**WHAT YOU SHOULD DO:** From the first line of the data below, repeat each line exactly until you reach the line with "Stipendiet är fastställt"; include that line too.

Segment Start: DATASET RECORDS

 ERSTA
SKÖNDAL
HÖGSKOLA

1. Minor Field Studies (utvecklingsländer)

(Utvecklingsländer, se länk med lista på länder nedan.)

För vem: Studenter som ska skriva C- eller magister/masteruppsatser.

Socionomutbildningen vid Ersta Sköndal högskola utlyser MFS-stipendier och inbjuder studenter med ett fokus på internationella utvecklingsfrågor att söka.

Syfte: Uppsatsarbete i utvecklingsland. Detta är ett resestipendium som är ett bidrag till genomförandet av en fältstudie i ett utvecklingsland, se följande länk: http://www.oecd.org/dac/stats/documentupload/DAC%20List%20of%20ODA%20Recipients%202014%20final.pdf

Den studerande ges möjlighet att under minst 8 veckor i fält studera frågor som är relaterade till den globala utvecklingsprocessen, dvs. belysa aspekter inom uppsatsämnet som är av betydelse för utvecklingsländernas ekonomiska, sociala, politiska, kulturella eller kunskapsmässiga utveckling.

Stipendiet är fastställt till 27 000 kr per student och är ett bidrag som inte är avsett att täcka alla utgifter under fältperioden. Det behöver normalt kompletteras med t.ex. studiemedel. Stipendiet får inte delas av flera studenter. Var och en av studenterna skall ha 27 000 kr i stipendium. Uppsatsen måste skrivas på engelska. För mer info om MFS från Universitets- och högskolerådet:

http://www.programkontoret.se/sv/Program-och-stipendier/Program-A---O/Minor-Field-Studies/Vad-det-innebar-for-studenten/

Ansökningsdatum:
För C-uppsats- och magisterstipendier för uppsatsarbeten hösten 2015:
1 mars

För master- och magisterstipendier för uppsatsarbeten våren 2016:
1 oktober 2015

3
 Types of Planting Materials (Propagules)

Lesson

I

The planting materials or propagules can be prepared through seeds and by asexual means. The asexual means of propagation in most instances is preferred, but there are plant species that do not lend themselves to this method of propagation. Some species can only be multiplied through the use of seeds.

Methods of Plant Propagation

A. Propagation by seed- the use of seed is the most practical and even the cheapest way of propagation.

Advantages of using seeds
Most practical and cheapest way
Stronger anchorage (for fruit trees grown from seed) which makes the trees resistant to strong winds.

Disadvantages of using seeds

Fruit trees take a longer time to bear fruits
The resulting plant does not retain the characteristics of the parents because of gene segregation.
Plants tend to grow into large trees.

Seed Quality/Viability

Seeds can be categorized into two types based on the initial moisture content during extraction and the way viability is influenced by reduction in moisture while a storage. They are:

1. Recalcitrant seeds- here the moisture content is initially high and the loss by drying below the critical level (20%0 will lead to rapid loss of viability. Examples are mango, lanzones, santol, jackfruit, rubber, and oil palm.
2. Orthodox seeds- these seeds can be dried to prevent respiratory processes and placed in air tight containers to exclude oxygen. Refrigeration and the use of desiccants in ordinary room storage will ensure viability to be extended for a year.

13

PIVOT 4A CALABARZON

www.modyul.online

Segment End: DATASET RECORDS

**RESPONSE TO THE TASK:**
 ERSTA
SKÖNDAL
HÖGSKOLA

1. Minor Field Studies (utvecklingsländer)

(Utvecklingsländer, se länk med lista på länder nedan.)

För vem: Studenter som ska skriva C- eller magister/masteruppsatser.

Socionomutbildningen vid Ersta Sköndal högskola utlyser MFS-stipendier och inbjuder studenter med ett fokus på internationella utvecklingsfrågor att söka.

Syfte: Uppsatsarbete i utvecklingsland. Detta är ett resestipendium som är ett bidrag till genomförandet av en fältstudie i ett utvecklingsland, se följande länk: http://www.oecd.org/dac/stats/documentupload/DAC%20List%20of%20ODA%20Recipients%202014%20final.pdf

Den studerande ges möjlighet att under minst 8 veckor i fält studera frågor som är relaterade till den globala utvecklingsprocessen, dvs. belysa aspekter inom uppsatsämnet som är av betydelse för utvecklingsländernas ekonomiska, sociala, politiska, kulturella eller kunskapsmässiga utveckling.

Stipendiet är fastställt till 27 000 kr per student och är ett bidrag som inte är avsett att täcka alla utgifter under fältperioden. Det behöver normalt kompletteras med t.ex. studiemedel. Stipendiet får inte delas av flera studenter. Var och en av studenterna skall ha 27 000 kr i stipendium. Uppsatsen måste skrivas på engelska. För mer info om MFS från Universitets- och högskolerådet:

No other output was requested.